TechnoLegeBacklash: Strama Slags Twitter
At least one legislator thinks Tweeting is for the birds
Rep. Mark Strama, D-Austin, has a reputation as a tech-savvy lawmaker. But it's his position on Twitter – the 140-characters-or-less messaging service that legislators love – that has the Lege all aflutter. As Rep. Joe Deshotel, D-Port Arthur, Tweeted to his 123 followers on March 31: "Rep Strama just called Twitter stupid in Public Ed Comm. I felt so ashamed of myself!"
So is the chair of the House Technology, Economic Development & Workforce Committee a secret technophobe? "I'm willing to entertain the possibility that I just don't get it because I'm old and out-of-touch," said Strama, 41, "but I think that Twitter is one of those things that people think is hip and cool, and then they look back, and it's this year's mullet."
Considering how easily accessible most information is, Strama said he couldn't work out exactly how the limited format of Twitter improves the situation. Take Gov. Rick Perry's March 12 announcement in Houston that he would be rejecting the federal unemployment insurance cash. Rather than wait for the press corps to Tweet it, Strama recalled, "I got a copy of his full speech in real-time from his website."
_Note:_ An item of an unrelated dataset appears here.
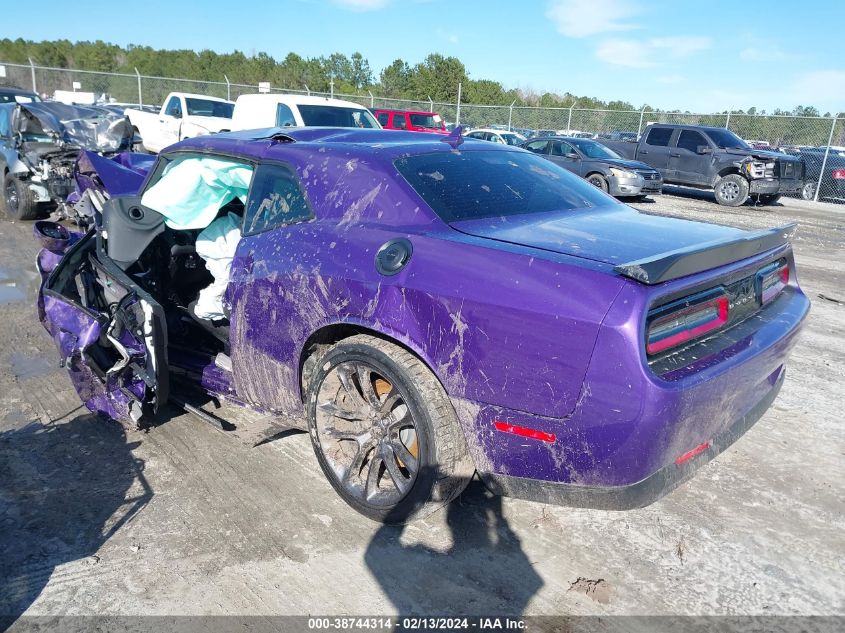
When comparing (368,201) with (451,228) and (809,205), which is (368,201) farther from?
(809,205)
It's not that he's completely opposed to these newfangled forms of communication (aside from his official House and campaign websites, Strama is also on MySpace and Facebook). His prime concern is that they can open legislators to access in a bad way. "I find text messaging very valuable for my wife and I to coordinate making sure someone's taking care of our daughter while we're at work," he said. "I'm not so thrilled about getting texts from a lobbyist wanting help."
So why does he think so many lawmakers are Tweeting? "They're bandwagoning," he said. "It's like they're saying, 'I have to be on top of what's new and cool.' ... I may be wrong about whether it's cool or not, but it's not politically valuable." Rather than improving communication between lawmakers and constituents, Strama said he was concerned about politicians opening up their stream of consciousness through ill-considered and easily misinterpreted Tweets. "If we're expressing policy in 140 characters or less, that's the ultimate degradation of politics," he said (in 97 characters).